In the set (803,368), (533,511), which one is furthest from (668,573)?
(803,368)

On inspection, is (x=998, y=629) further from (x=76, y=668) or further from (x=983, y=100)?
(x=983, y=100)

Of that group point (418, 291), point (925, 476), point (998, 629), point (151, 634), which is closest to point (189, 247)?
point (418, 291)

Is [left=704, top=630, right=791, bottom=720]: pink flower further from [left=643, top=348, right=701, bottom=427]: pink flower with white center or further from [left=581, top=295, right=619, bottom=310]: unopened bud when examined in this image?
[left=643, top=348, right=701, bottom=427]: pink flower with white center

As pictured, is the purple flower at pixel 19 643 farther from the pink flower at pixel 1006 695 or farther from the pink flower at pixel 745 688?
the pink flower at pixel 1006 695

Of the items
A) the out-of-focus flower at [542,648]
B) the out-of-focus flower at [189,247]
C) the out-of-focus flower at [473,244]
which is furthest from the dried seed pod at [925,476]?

...

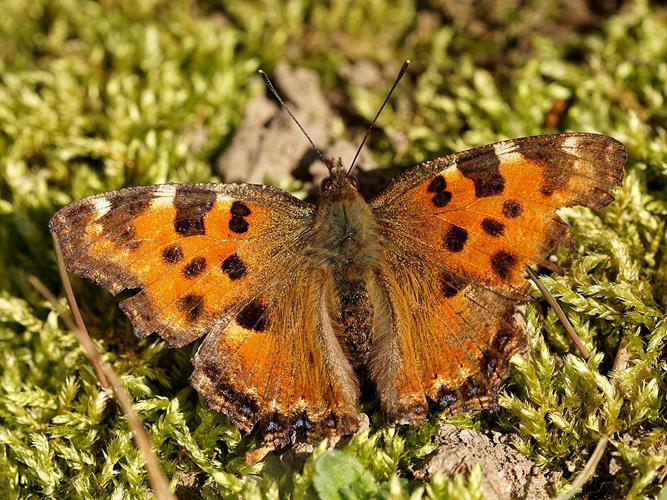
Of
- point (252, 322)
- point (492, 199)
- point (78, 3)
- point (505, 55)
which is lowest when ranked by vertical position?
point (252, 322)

→ **Problem statement**: Count the lines in the entries above that contain the word "furthest". Reply with the number only.

→ **Answer to the problem**: 2